EXERCISE DIRECTIONS = In the records below, the line with "High-Daeva Robe" opens the range and the line with "Green chunky crochet" closes it; print that range exactly and nothing else.

SUPPLIED DATA =
══════════

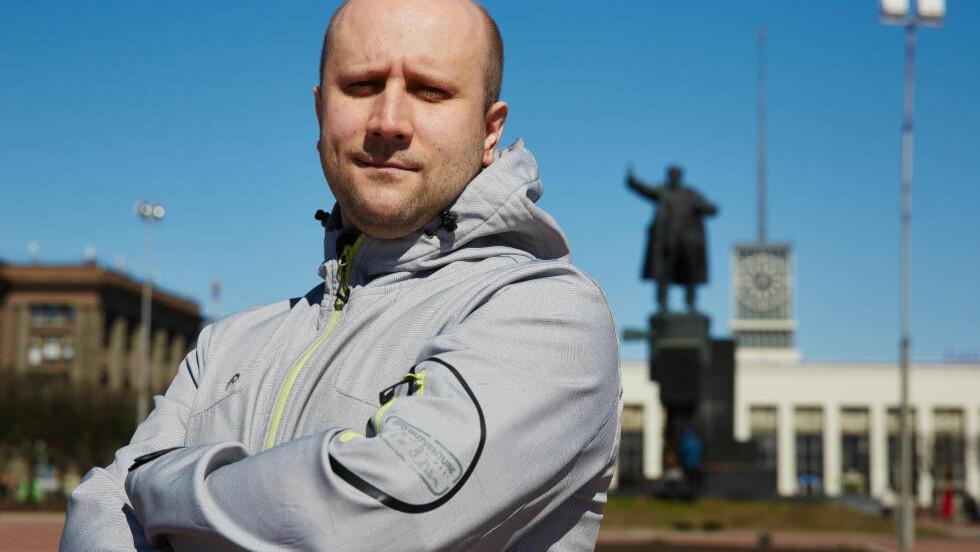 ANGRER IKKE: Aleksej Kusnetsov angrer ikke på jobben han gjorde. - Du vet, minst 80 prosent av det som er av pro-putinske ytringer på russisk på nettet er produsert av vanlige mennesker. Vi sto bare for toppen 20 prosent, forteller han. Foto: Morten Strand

══════════

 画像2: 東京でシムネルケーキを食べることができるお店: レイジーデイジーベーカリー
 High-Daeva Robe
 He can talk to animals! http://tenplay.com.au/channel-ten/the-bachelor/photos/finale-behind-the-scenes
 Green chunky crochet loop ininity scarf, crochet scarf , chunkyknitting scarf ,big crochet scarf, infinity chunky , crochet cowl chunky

══════════

SOLUTION TO THIS TASK =
 High-Daeva Robe
 He can talk to animals! http://tenplay.com.au/channel-ten/the-bachelor/photos/finale-behind-the-scenes
 Green chunky crochet loop ininity scarf, crochet scarf , chunkyknitting scarf ,big crochet scarf, infinity chunky , crochet cowl chunky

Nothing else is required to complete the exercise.